# Mit dem Belly in der Apenrader Bucht



## NOK Angler (15. Oktober 2006)

HI , 

nachdem ich an deutschen Küsten jetzt länger ohne erfolg geblieben bin , beschloss ich Freitag Abend spontan das ich Samstag morgen mal nach Apenrade hochdüsen werde. Also schnell noch Wetter gecheckt und dann Sachen packen. Den dänischen Angelschein musste ich auch noch schnell übers Netz bestellen. Geht echt super unproblematisch mit dem selber ausdrucken !

Samstag morgen denn noch schnell bei DS Angelcenter Watties und Seeringler geholt und wieder ab auf die A7 Richtung norden . Um etwa 10.30 bin ich denn bei dem Strand meiner Wahl in der Apenrader Bucht angekommen und mache mein Belly fertig. Schnell noch ein Kaffe am Strand und dann schiebe ich mein Belly ins Wasser. Erst paddle ich zu einem GPS Punkt den ich mir abends noch auf der Karte rausgesucht habe. Während ich rauspaddle werfe ich meinen Spöket immer wieder recht und links von mir aus. Während ich gerade den Wobbler durchsacken lasse , merke ich auf einmal dieses " ping " am anderen Ende der Schnur. Leider geht der Anschlag ins leere !! Mist , aber erstmal an dieser Stelle bleiben und weiter probieren. Leider wollte sich keine Mefo mehr erbarmen und als immer mehr Mefo Angler am Strand auftauchten beschloss ich meinen Weg zu GPS Punkt 1 weiter fortzusetzen um aus der Wurfentfernung der Watangler zu kommen . 
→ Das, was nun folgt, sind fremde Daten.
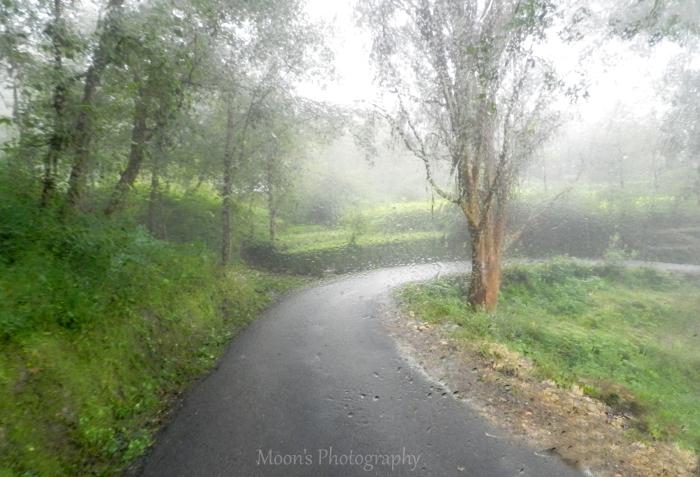 Rain, Ranikhet, Almora, Kumaon, Uttarakhand
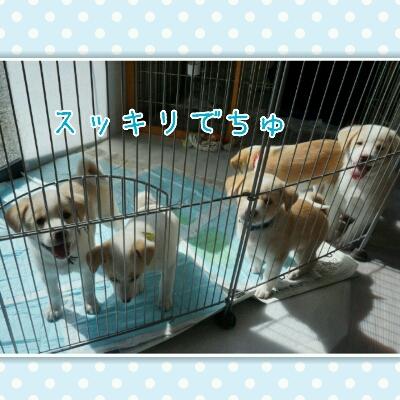 THE 子犬_b0207320_1101524.jpg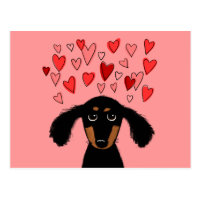 Cute Dachshund with Valentine Hearts Postcard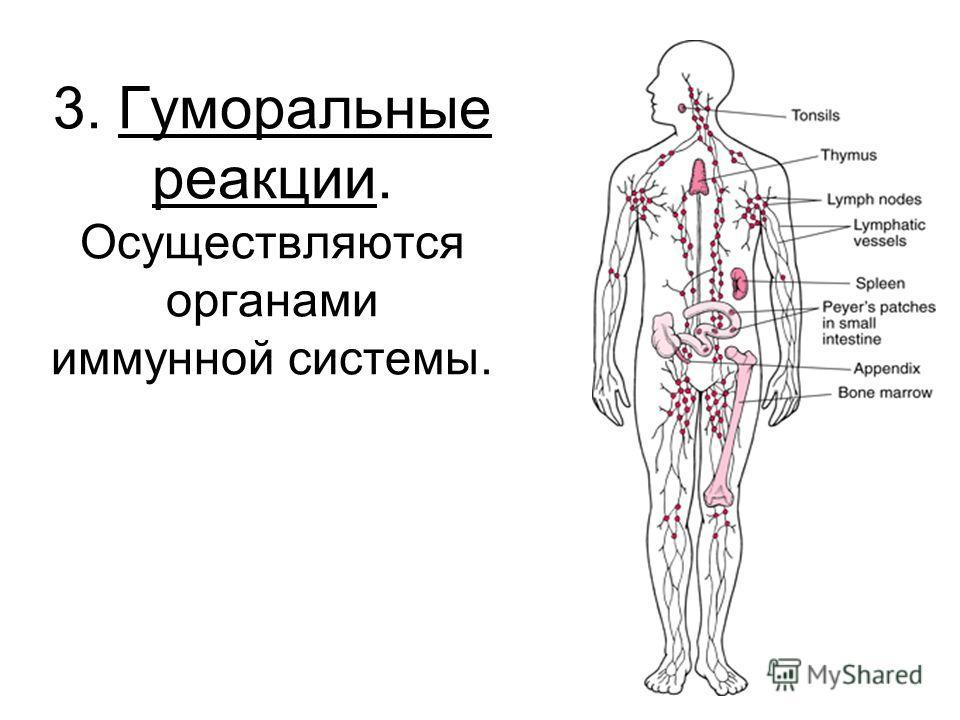3. Гуморальные реакции. Осуществляются органами иммунной системы.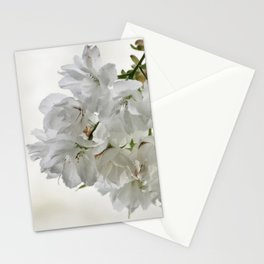 SPRING BLOSSOMS - IN WHITE - IN MEMORY OF MACKENZIE Stationery Cards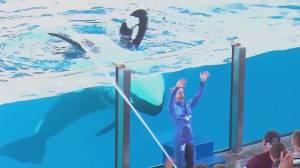 SeaWorld to end captive orca breeding program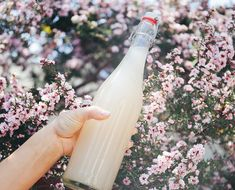 How To Make Gut-Friendly Coconut Water Kefir - The Chalkboard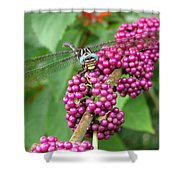 French Mulberry Shower Curtain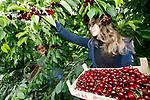 Foto: VidiPhoto<br /> <br /> KESTEREN – De kersenoogst is begonnen. In het Betuwse Kesteren helpen Lisa (17) en haar zus Michelle (16) van Capel dinsdag met het plukken van de eerste kersen van het seizoen, bestemd voor de plaatselijke Jumbo. Vandaag besteld en geplukt. Morgenvroeg in de schappen van de supermarkt. Van Capel teelt op 5 ha. kersen zo'n veertig verschillende rassen. De kwaliteit is goed, ondanks dat er dit voorjaar minder zonuren zijn geweest. Voordeel is dat de kersen onder de kap geteeld worden. Volgende week komt de kersenoogst pas goed op gang.
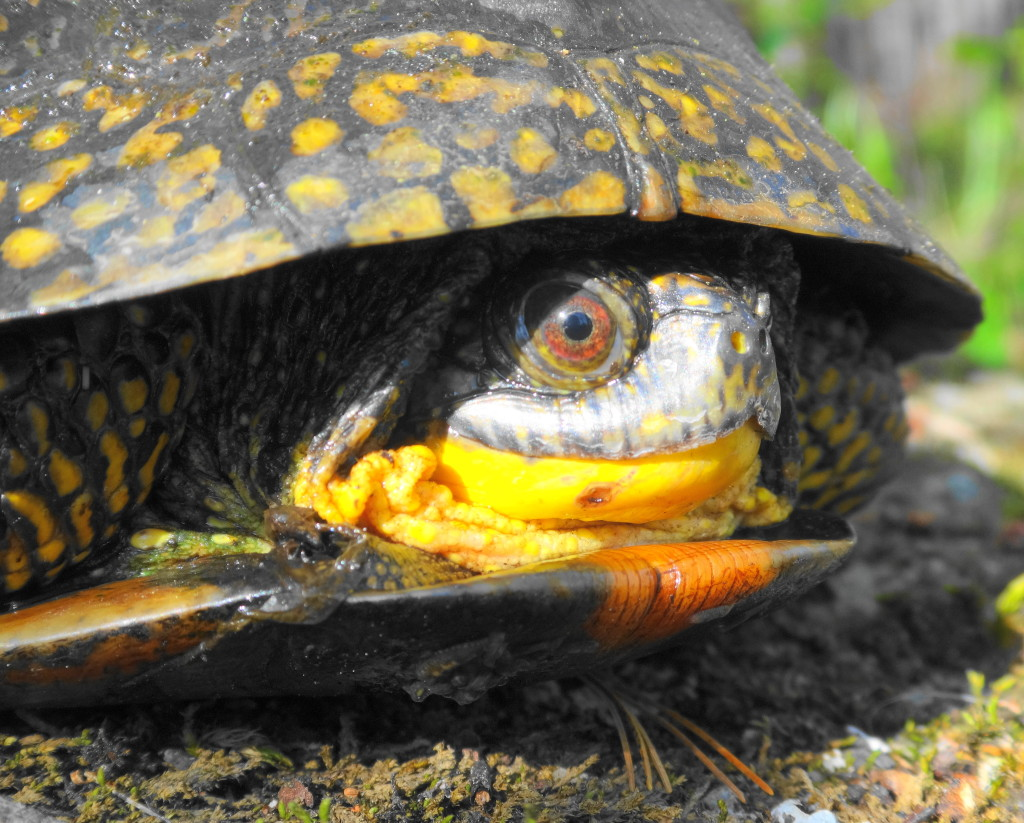 A close-up photograph of the head of a Blanding's turtle basking in the Carp Hills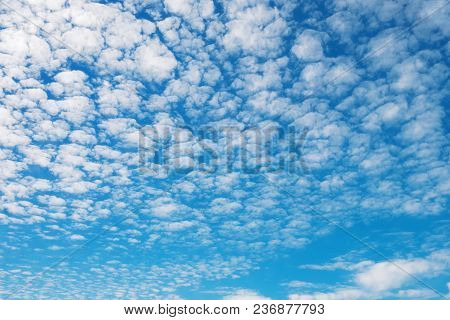 Deep Blue Sky Wit Small White Clouds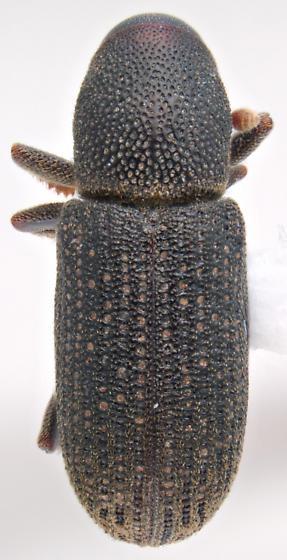 Hylastes nigrinus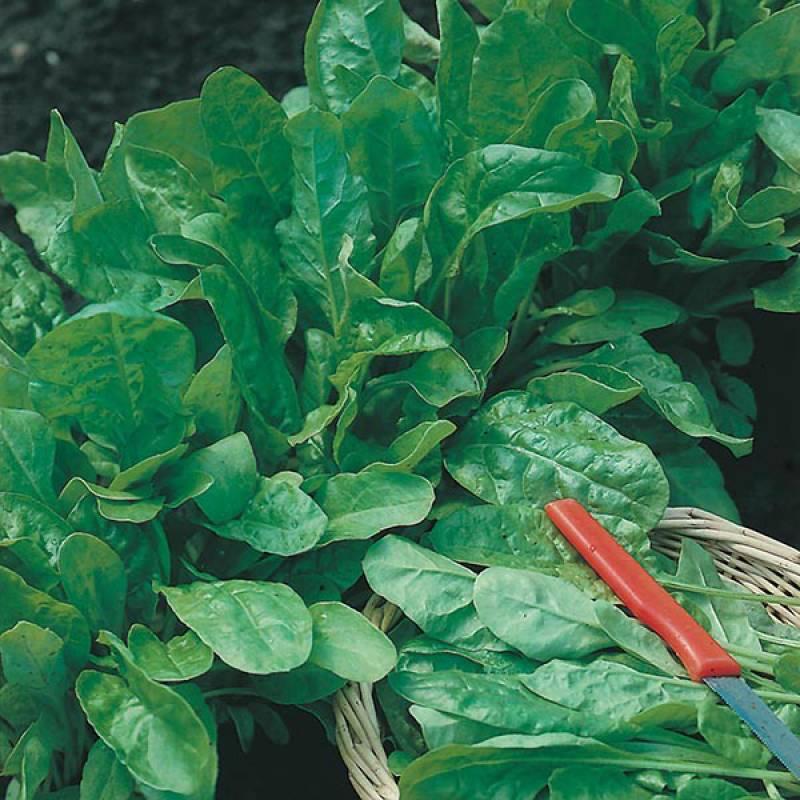 Beet Leaf Perpetual Spinach Seeds (250 Seeds)
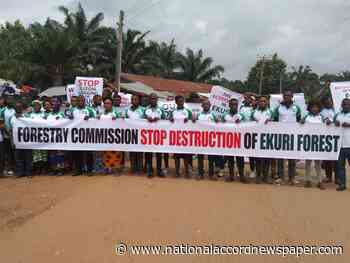 Ekuri Community stages protest, accuses Cross River Govt of illegal logging - National Accord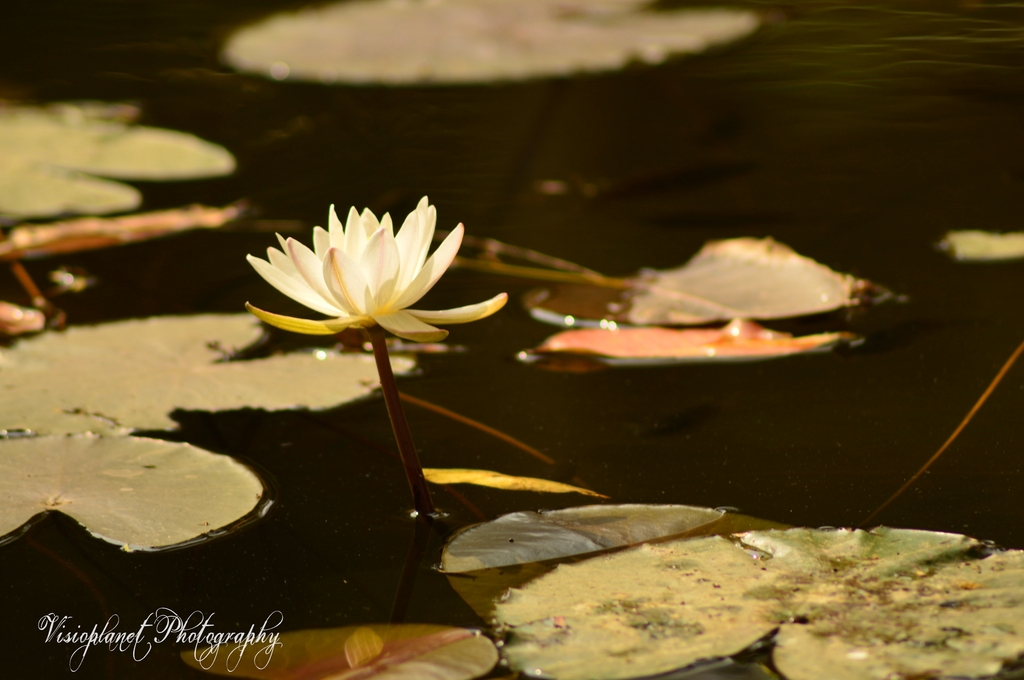 The Lotus by Sudipto Sarkar on Visioplanet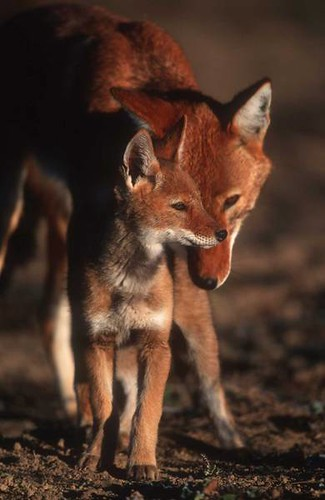 Ethiopian Wolf Field Project by Born Free Photos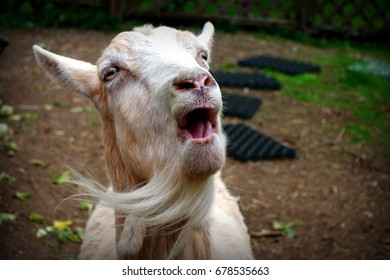Singing Goat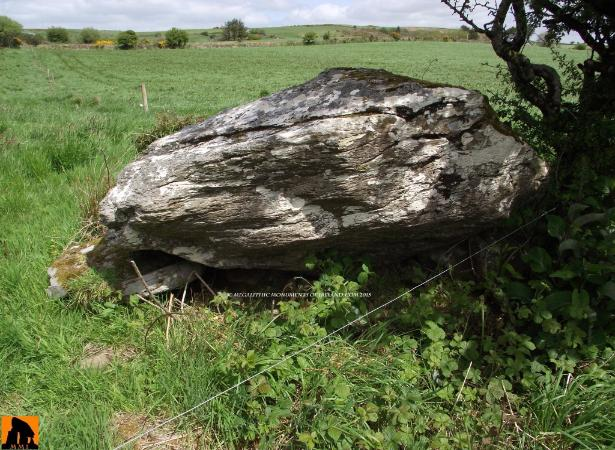 Caherkirky Boulder Burial, Co. Cork
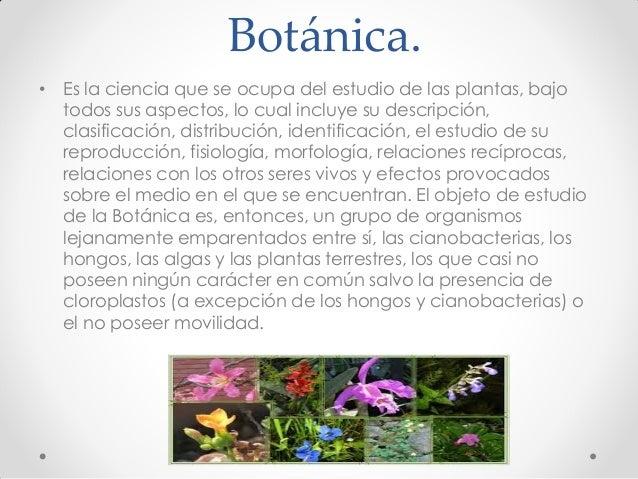 Botánica. • Es la ciencia que se ocupa del estudio de las plantas, bajo todos sus aspectos, lo cual incluye su descripción...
An GPS Punkt 1 angekommen ankere ich erstmal , mach meine Grundrute mit 2 Haken System klar und bestücke diese jeweils mit Watties und Seeringler. Danach erstmal Frühstück. Zu einem Frühstück fühlte sich wohl auch eine 28cm Kliesche eingeladen als sie sich wenig später meinen Wattie einverleibt . Nachdem ich die Haken wieder neu bestückt habe dauert es wiedergar nicht lange da beißt ein Wittling , der aber zurück ging. Es gesellte sich denn noch eine 31cm Kliesche und eine 31cm Flunder dazu bevor ich beschloss mich mal ein bisschen an der Spitze der Bucht umzugucken. Also Anker gelichtet und schön an der Abbruchkante länges gepaddelt zur Landspitze. Beim paddeln habe ich ein bisschen gepilkt und konnte zwischendurch immer wieder kleine Dorsche und Wittlinge landen.

An der Spitze angekommen machte ich denn wieder meine Grundrute klar , verzichtetet aber dieses mal auf den Anker. Mit der anderen Rute pilkte ich immer ein bisschen nebenbei. An diesem Platz lies ich mich nun immer wieder raustreiben und paddelt denn wieder unter Land und begann eine neue Drift . Es bissen gelegentlich kleine Dorsche auf Pilker oder Dorschfliege . Auf der Grundrute konnte ich immer wieder schöne Butts landen , insgesamt noch 4 ordentlich Flachmänner mit 35 , 36 , 39 und 45 cm. Zwischendurch hatte ich noch einen hammerharten biss auf Wattwurm. Die Rute bog sich zum Halbkreis , die Bremse gab Schnur frei und ich wurde mit dem Belly richtig rumgezogen . Doch leider blieb dieser Fisch nicht hängen !!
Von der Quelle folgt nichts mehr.